Zum Zeitpunkt der Befragungen im Herbst 2016 hielten sich in Libyen offiziell rund 256.000 Migranten und Flüchtlinge auf. Davon waren 30.803 Frauen und 23.102 Kinder - ein Drittel dieser Kinder waren unbegleitet und besonders schutzlos. Die Dunkelziffer wird jedoch dreimal so hoch geschätzt. Bei dem Versuch, von Libyen über das Mittelmeer nach Italien zu kommen, starben im vergangenen Jahr mindestens 4.570 Menschen - das ist jede 40. Person. UNICEF schätzt, dass mindestens 700 Kinder unter den Opfern waren.

"Die zentrale Mittelmeerroute ist heute ein voll und ganz kriminalisiertes Geschäft auf Kosten von Kindern und Frauen. Die Schmuggler und Menschenhändler gewinnen. Dies passiert, weil es keine sichere und legale Alternativen gibt.
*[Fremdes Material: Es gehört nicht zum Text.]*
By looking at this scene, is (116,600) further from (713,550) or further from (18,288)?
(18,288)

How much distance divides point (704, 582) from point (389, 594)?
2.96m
Es ist an der Zeit, dass die internationale Gemeinschaft dieses Thema angeht und insbesondere den Schutz der Kinder auf dieser Reise verbessert", schreibt Justin Forsyth, stellvertretender Exekutivdirektor von UNICEF in dem heute vorgestellten Bericht."

Als Schlussfolgerung aus dem Report appelliert UNICEF an die Regierungen und an die Europäische Union sechs Kernpunkte zum Schutz von Kindern auf der Flucht und in der Migration umzusetzen:
- Geflüchtete und migrierte Kinder, insbesondere unbegleitete Kinder, müssen vor Gewalt und Ausbeutung geschützt werden.
- Die Inhaftierung von Kindern aufgrund ihres Aufenthaltsstatus muss aufhören.
- Die Wahrung der Familieneinheit ist der beste Weg, Kinder zu schützen und ihnen einen sicheren rechtlichen Status zu geben.
- Alle geflüchteten und migrierten Kinder müssen Zugang zu Bildung und Gesundheitsversorgung sowie psychosozialer Betreuung haben.
- Fluchtursachen müssen bekämpft werden.
- In den Transit- und Zielländern müssen Maßnahmen gegen Fremdenfeindlichkeit, Diskriminierung und Marginalisierung gefördert werden.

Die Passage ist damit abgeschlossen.